→ SELECTED EXCERPT:
★ ★ ★

3. Shopping Campaigns
Shopping campaigns show product listings with images, prices, and store name directly in search results and the Shopping tab. They require a Google Merchant Center account with a product feed.
When to use Shopping
You sell physical products online (ecommerce)
You have a product feed in Google Merchant Center
You want to show product images and prices directly in search
Average performance
CPC: $0.30-$1.50. CTR: 1-3%. Conversion rate: 2-4%. Excellent ROI for ecommerce because users see the product and price before clicking.
4. Video Campaigns (YouTube)
Video campaigns run ads on YouTube and across Google video partners. Formats include skippable in-stream, non-skippable, bumper (6 seconds), in-feed, and Shorts ads.
When to use Video
Brand awareness and storytelling
Launching a new product
Reaching younger demographics (YouTube is the #2 search engine)
You have quality video content (even 15-30 second clips work)
Average performance
Cost per view: $0.01-$0.03. CPC (for click-based objectives): $0.10-$0.50. Great for reach but lower direct conversion rates than Search.

★ ★ ★

Stored entries:
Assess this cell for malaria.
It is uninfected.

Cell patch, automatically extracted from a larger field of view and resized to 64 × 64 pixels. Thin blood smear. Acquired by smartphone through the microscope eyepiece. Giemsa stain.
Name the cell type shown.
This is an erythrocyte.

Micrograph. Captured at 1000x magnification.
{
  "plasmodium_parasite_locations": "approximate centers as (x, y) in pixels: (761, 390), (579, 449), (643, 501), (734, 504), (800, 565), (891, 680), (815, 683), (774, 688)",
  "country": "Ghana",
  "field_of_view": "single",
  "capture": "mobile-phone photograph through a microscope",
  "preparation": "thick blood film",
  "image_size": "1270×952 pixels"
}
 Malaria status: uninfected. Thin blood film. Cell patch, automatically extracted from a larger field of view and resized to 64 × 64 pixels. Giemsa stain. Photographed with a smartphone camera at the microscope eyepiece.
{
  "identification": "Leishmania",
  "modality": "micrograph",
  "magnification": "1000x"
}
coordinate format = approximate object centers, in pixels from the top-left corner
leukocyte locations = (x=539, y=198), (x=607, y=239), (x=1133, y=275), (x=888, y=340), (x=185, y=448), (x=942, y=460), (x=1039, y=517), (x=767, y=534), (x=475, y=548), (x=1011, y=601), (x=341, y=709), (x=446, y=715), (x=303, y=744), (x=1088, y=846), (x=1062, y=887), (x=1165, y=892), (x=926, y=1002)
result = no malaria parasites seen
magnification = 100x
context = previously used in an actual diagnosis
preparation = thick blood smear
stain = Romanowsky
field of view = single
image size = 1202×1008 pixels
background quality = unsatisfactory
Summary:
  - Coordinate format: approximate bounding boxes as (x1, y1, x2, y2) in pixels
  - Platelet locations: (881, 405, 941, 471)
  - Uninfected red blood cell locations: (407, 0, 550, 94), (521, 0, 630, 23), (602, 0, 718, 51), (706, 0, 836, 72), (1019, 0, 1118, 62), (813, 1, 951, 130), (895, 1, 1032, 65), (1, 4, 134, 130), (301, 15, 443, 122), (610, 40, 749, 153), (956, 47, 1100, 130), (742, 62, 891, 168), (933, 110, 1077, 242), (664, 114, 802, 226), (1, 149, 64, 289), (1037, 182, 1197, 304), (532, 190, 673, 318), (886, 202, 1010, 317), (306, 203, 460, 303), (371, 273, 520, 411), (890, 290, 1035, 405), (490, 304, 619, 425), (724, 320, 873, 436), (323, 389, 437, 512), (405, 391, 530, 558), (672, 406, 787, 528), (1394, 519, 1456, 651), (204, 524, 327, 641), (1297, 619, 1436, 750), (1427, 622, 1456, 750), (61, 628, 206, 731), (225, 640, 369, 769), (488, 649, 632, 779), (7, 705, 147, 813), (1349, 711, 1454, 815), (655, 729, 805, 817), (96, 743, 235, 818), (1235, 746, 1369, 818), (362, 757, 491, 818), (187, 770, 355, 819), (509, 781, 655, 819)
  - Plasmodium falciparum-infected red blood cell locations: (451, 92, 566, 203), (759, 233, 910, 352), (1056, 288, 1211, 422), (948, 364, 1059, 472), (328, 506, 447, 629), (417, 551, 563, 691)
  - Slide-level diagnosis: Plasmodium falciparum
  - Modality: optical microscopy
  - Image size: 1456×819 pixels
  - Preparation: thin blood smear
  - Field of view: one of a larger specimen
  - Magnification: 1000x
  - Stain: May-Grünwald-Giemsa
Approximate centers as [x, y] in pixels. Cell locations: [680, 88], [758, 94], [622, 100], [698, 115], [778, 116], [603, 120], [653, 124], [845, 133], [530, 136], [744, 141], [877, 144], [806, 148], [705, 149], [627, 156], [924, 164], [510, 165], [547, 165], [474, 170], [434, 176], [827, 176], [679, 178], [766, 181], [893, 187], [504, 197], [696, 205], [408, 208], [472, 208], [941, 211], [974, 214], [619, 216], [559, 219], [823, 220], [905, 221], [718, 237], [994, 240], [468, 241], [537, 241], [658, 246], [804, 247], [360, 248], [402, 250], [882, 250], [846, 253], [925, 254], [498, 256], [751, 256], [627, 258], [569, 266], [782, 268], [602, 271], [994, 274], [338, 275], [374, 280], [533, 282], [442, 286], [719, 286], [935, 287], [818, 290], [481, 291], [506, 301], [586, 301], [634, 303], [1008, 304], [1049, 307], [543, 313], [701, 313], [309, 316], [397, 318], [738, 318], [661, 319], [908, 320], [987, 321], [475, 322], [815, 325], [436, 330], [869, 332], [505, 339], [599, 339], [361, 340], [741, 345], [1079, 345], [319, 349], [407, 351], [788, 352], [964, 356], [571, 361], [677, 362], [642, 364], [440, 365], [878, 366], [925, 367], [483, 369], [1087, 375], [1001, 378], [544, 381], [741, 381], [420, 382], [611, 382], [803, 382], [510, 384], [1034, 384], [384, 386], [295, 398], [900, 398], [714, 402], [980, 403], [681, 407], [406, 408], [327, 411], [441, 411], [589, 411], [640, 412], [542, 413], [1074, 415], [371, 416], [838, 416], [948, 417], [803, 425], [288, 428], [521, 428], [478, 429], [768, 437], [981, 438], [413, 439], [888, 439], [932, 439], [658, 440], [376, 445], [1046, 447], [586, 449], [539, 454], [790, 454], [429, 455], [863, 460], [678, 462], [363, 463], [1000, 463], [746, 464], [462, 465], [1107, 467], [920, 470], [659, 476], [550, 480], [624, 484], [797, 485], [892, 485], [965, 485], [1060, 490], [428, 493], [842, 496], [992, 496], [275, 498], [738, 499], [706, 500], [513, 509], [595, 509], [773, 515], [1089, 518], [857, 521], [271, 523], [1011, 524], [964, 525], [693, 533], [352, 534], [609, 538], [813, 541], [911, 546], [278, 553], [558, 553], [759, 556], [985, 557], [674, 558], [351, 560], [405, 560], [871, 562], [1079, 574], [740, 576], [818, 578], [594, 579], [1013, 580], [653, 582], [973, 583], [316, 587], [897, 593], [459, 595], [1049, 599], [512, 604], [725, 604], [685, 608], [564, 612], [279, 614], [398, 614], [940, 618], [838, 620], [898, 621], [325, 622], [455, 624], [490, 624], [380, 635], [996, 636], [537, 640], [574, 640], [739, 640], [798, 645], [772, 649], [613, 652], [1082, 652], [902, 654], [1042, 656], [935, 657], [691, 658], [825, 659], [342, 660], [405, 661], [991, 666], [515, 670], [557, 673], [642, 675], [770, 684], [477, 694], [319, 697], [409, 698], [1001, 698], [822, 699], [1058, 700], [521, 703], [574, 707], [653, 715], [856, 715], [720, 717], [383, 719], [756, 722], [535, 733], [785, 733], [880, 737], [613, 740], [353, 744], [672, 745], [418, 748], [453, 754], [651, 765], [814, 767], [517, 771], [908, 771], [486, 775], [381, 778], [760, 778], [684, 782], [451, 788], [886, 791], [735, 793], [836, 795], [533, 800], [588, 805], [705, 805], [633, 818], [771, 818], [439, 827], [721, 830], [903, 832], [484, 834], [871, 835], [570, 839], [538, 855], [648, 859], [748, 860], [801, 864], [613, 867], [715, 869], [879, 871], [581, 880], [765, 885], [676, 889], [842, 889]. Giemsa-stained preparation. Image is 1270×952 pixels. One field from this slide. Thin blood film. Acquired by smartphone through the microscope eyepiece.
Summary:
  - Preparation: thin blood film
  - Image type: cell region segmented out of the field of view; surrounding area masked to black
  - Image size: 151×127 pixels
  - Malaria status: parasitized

★ ★ ★

→ WHAT IS ASKED:
**1.** Translate this sentence from the text on Google ad campaigns into Spanish: "Video campaigns run ads on YouTube and across Google video partners."
**2.** Please copy out the records from their first line through the line containing "This is an erythrocyte.", keeping each line unchanged.
The text and the records are unrelated to each other.

→ ANSWERS GIVEN:
**1.** Las campañas de video publican anuncios en YouTube y en los socios de video de Google.

**2.**
Assess this cell for malaria.
It is uninfected.

Cell patch, automatically extracted from a larger field of view and resized to 64 × 64 pixels. Thin blood smear. Acquired by smartphone through the microscope eyepiece. Giemsa stain.
Name the cell type shown.
This is an erythrocyte.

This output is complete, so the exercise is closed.